Seismologists recorded 16 pre-dawn tremors, as strong as magnitude-4.1. All were centred within 10-20 kilometres of the city, which has been devastated by a series of quakes since September 2010.
Churches held services outdoors because officials said engineers had not had a chance to check building safety since a wave of quakes hit the city Friday.
About 650 people turned up for the City Mission charity's annual lunch for the homeless and lonely. It was held at a school after the mission's headquarters was closed after the first big quake Friday.
Mayor Bob Parker said, 'It has been a hellish year,' but there was determination to not allow the quakes to ruin Christmas.
He said reports on hillside suburbs, where rocks tumbled onto roads Friday, had confirmed some areas were not safe.
The latest quakes caused no deaths.
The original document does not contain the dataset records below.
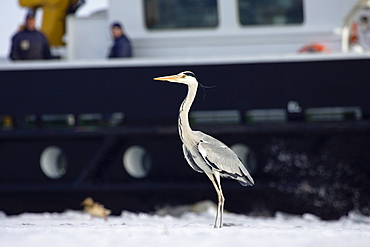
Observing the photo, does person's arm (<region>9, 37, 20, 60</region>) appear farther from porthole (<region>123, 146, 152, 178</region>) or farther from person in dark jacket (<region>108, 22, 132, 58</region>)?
porthole (<region>123, 146, 152, 178</region>)

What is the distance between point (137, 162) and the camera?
8680 mm

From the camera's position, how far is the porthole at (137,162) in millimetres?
8586

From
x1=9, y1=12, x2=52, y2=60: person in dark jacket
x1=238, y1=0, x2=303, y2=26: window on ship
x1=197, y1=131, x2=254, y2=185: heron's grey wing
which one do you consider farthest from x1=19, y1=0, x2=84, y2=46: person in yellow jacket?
x1=197, y1=131, x2=254, y2=185: heron's grey wing

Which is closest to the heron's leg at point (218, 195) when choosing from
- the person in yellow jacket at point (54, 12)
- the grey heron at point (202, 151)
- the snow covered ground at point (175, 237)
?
the grey heron at point (202, 151)

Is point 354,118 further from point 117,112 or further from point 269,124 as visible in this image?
point 117,112

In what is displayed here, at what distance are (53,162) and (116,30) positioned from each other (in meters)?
1.71

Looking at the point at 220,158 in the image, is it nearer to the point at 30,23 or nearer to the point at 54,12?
the point at 30,23

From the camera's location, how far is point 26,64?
841 cm

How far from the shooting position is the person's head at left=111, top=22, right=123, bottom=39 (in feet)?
26.9

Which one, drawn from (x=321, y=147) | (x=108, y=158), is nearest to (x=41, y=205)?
(x=108, y=158)

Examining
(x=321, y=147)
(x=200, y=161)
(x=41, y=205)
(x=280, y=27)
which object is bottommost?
(x=41, y=205)

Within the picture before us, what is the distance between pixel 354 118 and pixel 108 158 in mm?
2645

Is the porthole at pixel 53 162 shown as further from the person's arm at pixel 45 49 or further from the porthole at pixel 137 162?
the person's arm at pixel 45 49

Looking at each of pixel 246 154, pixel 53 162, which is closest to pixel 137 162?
pixel 53 162
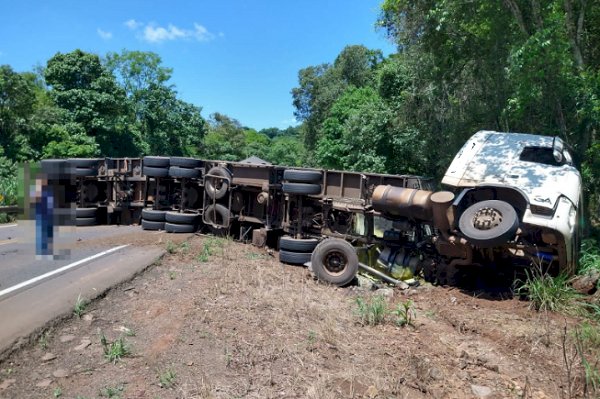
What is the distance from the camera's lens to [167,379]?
370 cm

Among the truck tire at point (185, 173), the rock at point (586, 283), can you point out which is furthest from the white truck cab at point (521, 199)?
the truck tire at point (185, 173)

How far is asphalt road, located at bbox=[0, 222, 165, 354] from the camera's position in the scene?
491 centimetres

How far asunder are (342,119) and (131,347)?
21556 millimetres

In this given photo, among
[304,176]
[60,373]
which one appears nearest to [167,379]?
[60,373]

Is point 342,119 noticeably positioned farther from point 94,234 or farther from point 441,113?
point 94,234

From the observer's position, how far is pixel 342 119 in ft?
81.3

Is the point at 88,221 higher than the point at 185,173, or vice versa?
the point at 185,173

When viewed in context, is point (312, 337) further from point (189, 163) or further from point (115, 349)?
point (189, 163)

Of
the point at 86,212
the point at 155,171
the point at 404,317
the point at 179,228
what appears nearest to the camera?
→ the point at 404,317

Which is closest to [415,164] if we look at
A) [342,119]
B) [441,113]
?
[441,113]

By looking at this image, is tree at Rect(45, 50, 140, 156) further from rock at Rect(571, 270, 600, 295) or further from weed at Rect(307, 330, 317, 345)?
rock at Rect(571, 270, 600, 295)

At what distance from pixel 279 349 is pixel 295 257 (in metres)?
4.36

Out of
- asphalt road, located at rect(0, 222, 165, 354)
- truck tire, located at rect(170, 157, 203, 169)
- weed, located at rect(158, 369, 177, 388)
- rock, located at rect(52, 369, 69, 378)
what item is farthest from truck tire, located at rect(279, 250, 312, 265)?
rock, located at rect(52, 369, 69, 378)

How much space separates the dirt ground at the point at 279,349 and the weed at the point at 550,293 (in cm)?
18
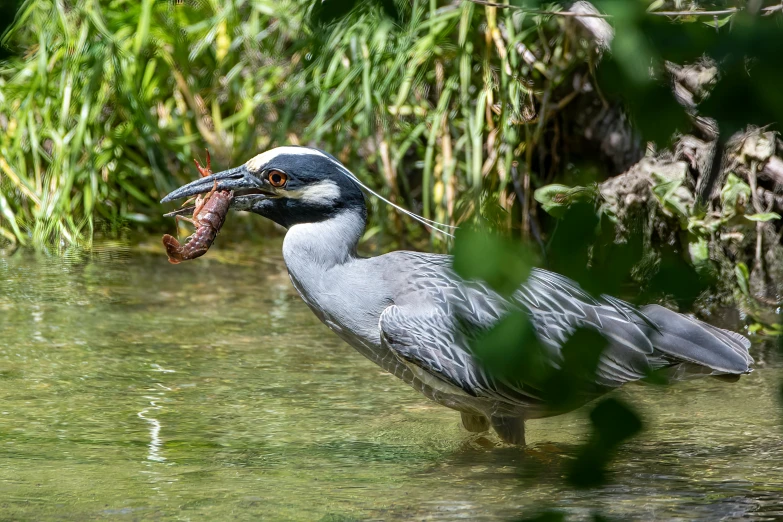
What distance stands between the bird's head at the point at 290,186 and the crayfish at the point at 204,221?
33mm

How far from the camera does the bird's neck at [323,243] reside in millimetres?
3459

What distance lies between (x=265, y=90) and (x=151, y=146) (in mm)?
753

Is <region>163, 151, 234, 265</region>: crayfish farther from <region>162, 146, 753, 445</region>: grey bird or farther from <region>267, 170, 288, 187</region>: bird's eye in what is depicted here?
<region>267, 170, 288, 187</region>: bird's eye

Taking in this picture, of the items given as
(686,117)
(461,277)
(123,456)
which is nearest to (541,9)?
(686,117)

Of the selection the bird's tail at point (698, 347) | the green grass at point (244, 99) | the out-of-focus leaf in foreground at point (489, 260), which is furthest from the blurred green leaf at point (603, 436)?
the green grass at point (244, 99)

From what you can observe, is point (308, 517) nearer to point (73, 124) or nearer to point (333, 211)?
point (333, 211)

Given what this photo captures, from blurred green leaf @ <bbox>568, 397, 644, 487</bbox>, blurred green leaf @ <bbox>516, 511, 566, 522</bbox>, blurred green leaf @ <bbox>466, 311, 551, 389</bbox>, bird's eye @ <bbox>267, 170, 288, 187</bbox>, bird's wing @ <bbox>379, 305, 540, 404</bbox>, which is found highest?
bird's eye @ <bbox>267, 170, 288, 187</bbox>

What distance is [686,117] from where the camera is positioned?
4.27ft

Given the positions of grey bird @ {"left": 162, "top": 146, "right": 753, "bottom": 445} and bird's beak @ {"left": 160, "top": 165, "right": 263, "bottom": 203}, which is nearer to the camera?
grey bird @ {"left": 162, "top": 146, "right": 753, "bottom": 445}

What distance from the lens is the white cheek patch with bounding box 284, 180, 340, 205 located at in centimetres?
349

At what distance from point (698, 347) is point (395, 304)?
0.97 m

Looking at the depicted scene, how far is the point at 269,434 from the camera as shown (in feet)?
11.3

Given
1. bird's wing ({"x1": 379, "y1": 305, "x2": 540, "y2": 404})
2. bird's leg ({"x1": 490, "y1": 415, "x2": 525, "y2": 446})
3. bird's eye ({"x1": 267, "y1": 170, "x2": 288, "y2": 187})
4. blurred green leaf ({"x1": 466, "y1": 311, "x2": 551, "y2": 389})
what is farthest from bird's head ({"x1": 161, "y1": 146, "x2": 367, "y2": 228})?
blurred green leaf ({"x1": 466, "y1": 311, "x2": 551, "y2": 389})

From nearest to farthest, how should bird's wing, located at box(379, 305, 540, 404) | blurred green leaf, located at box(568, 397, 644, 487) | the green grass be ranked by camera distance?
blurred green leaf, located at box(568, 397, 644, 487), bird's wing, located at box(379, 305, 540, 404), the green grass
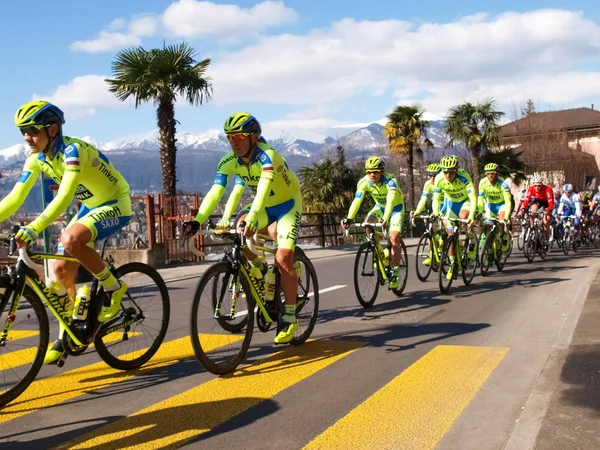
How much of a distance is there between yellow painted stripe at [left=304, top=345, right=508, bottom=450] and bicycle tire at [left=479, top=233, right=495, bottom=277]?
6.53 meters

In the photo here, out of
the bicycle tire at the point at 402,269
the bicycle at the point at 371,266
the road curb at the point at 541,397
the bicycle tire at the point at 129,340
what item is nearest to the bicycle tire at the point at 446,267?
the bicycle tire at the point at 402,269

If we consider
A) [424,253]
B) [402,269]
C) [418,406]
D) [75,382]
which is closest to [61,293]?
[75,382]

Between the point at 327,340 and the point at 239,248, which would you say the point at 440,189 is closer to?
the point at 327,340

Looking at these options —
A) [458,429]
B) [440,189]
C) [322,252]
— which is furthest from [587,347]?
[322,252]

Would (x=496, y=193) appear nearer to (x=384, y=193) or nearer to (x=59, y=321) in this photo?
(x=384, y=193)

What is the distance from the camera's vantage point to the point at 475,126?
37312 millimetres

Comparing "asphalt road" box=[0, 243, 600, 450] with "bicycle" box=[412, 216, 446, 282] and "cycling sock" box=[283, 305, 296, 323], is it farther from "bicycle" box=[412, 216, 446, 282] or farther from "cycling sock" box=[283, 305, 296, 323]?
"bicycle" box=[412, 216, 446, 282]

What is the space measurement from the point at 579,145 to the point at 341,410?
223 ft

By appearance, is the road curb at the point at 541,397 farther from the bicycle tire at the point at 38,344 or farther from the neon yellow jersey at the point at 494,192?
the neon yellow jersey at the point at 494,192

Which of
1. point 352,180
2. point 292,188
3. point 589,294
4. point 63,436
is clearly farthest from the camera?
point 352,180

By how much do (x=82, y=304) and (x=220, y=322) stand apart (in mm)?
1272

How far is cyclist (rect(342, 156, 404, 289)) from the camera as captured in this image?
9.29 metres

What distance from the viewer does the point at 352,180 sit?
34469mm

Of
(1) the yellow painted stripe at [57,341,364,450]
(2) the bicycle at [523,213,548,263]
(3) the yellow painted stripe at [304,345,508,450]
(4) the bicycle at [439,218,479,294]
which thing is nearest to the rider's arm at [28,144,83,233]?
(1) the yellow painted stripe at [57,341,364,450]
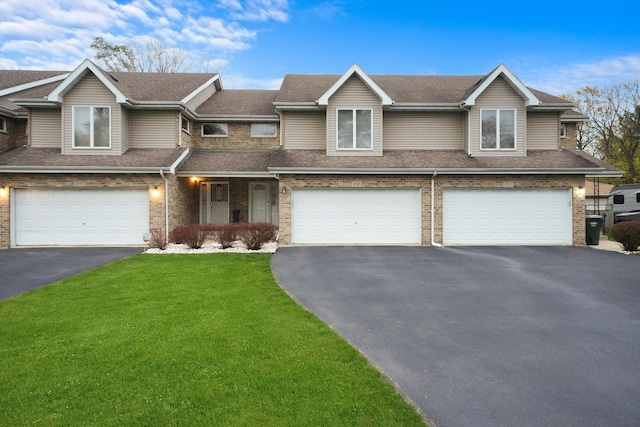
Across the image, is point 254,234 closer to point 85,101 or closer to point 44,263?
point 44,263

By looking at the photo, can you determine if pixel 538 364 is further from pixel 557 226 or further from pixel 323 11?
pixel 323 11

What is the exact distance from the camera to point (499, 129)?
15445 mm

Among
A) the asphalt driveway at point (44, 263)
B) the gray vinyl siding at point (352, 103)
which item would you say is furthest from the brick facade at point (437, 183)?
the asphalt driveway at point (44, 263)

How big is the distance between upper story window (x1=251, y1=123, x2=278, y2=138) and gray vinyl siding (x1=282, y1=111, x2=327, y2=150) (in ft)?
7.57

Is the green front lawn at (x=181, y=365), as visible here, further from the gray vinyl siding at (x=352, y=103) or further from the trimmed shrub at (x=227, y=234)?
the gray vinyl siding at (x=352, y=103)

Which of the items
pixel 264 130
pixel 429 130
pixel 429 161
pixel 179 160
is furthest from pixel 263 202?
pixel 429 130

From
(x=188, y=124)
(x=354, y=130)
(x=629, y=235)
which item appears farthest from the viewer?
(x=188, y=124)

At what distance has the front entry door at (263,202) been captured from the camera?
18.2 metres

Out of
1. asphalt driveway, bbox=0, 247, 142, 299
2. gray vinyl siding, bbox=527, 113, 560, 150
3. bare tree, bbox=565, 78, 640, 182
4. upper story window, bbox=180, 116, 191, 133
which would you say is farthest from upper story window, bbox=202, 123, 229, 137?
bare tree, bbox=565, 78, 640, 182

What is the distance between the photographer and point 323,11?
27.6 meters

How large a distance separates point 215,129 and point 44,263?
32.2 feet

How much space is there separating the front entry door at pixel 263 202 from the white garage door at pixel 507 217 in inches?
323

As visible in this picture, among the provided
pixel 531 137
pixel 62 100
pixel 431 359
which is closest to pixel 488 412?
pixel 431 359

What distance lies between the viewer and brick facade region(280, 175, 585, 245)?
557 inches
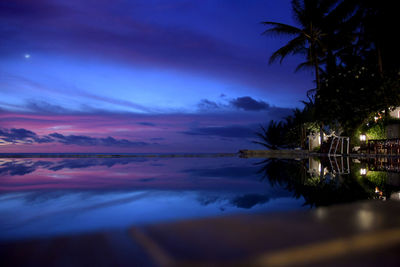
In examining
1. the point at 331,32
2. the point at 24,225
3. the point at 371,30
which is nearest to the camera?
the point at 24,225

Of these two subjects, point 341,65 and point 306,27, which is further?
point 341,65

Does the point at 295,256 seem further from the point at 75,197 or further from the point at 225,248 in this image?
the point at 75,197

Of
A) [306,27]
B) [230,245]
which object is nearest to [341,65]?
[306,27]

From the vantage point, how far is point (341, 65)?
1588 cm

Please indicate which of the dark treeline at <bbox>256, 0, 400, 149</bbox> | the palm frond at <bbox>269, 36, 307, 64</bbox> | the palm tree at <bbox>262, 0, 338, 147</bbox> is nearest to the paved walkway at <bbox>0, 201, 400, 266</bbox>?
the dark treeline at <bbox>256, 0, 400, 149</bbox>

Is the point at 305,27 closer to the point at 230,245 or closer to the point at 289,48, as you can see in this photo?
the point at 289,48

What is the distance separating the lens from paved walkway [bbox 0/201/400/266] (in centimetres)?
62

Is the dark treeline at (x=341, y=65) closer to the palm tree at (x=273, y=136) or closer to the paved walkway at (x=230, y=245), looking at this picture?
the palm tree at (x=273, y=136)

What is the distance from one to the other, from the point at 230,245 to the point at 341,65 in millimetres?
17433

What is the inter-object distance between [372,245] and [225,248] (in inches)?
14.5

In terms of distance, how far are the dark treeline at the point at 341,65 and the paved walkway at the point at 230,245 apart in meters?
10.9

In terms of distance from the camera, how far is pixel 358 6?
13852 mm

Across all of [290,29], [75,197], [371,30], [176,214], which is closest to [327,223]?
[176,214]

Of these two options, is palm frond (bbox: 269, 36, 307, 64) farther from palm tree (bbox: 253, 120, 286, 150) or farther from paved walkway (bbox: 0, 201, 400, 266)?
paved walkway (bbox: 0, 201, 400, 266)
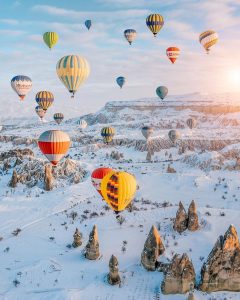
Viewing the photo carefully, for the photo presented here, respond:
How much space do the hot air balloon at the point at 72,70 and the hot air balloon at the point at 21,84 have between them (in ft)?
49.7

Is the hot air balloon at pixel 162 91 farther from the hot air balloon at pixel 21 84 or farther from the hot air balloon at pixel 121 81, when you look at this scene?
the hot air balloon at pixel 21 84

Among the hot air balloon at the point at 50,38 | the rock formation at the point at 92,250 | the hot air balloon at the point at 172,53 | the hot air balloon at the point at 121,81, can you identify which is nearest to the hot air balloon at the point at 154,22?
the hot air balloon at the point at 172,53

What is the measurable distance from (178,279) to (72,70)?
73.6ft

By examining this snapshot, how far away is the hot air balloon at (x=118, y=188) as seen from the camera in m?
21.3

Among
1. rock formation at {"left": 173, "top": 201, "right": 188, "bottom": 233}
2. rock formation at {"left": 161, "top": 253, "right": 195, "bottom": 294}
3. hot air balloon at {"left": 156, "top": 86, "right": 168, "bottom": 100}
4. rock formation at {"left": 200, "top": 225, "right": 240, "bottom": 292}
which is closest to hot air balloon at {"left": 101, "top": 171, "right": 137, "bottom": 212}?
rock formation at {"left": 173, "top": 201, "right": 188, "bottom": 233}

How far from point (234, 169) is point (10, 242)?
97.6ft

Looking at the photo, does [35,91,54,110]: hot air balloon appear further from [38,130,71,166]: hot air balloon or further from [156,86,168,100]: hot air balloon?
[156,86,168,100]: hot air balloon

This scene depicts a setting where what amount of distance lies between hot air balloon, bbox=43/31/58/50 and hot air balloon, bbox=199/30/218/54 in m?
20.9

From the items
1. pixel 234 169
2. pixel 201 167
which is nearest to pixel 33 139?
pixel 201 167

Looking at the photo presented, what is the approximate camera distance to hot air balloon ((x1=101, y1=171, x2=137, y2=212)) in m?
21.3

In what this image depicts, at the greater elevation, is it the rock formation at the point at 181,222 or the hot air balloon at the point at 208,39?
the hot air balloon at the point at 208,39

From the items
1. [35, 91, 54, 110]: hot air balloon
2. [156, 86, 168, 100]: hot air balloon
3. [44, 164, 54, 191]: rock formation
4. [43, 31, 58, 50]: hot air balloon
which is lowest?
[44, 164, 54, 191]: rock formation

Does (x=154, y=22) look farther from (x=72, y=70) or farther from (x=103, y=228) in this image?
(x=103, y=228)

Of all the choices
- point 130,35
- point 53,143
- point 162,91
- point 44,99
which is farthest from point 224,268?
point 162,91
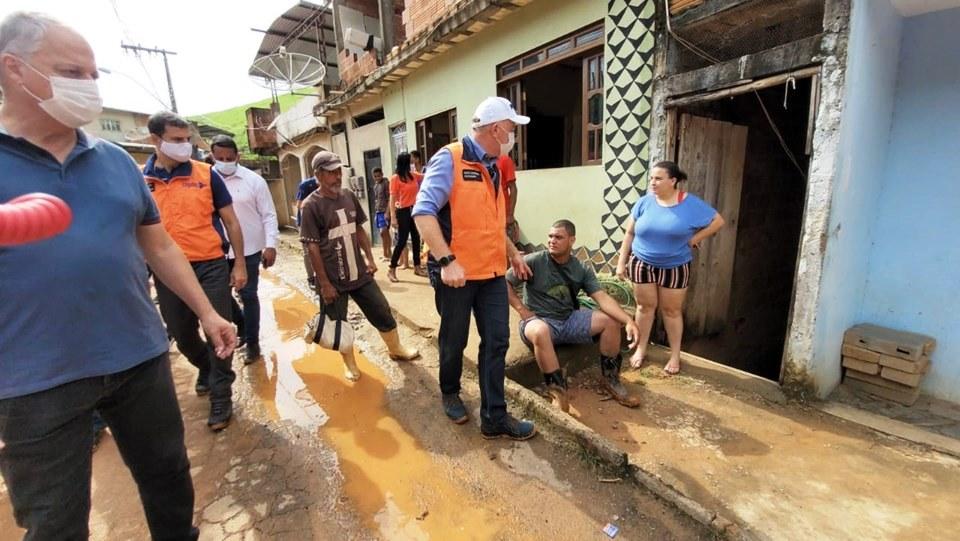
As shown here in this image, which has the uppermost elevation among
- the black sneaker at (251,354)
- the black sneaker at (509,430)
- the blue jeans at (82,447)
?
the blue jeans at (82,447)

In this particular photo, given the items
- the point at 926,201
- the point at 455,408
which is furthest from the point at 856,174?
the point at 455,408

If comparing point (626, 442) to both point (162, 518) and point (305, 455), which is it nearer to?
point (305, 455)

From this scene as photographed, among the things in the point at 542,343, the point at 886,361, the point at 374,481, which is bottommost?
the point at 374,481

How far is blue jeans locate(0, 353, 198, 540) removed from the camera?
125cm

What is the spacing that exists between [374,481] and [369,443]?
0.37 m

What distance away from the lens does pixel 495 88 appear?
→ 611 cm

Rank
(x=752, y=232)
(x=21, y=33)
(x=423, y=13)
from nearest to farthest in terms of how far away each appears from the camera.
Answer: (x=21, y=33) → (x=752, y=232) → (x=423, y=13)

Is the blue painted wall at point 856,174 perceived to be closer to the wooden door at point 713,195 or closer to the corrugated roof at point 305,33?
the wooden door at point 713,195

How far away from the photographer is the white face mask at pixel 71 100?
1.26 metres

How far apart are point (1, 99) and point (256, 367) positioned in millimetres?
2975

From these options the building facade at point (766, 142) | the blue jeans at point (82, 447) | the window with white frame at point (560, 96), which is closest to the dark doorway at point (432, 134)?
the building facade at point (766, 142)

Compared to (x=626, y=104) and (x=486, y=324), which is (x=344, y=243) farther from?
(x=626, y=104)

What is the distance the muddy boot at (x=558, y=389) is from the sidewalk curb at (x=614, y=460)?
0.53ft

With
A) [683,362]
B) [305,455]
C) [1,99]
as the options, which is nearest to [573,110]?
[683,362]
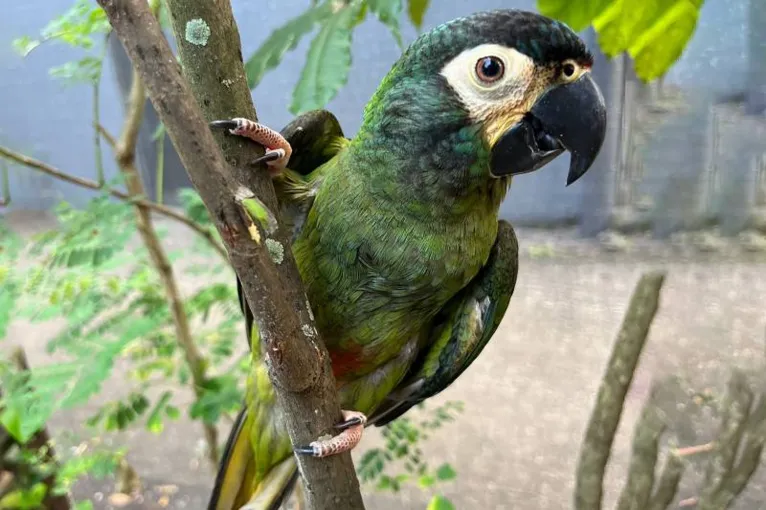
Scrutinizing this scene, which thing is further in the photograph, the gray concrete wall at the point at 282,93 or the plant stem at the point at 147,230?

A magnitude-6.3 quake in February killed 181 and devastated the commercial centre, forcing some suburbs to be abandoned because liquefaction turned the ground into a sea of mud.
Groups of student and farmer volunteers planned to help residents clean up homes and streets of mud and silt tossed up since Friday.
As Christmas marked the start of the summer holiday for most New Zealanders, authorities declared Christchurch's Avon River, city beaches and estuaries out of bounds for at least three days because of sewage contamination.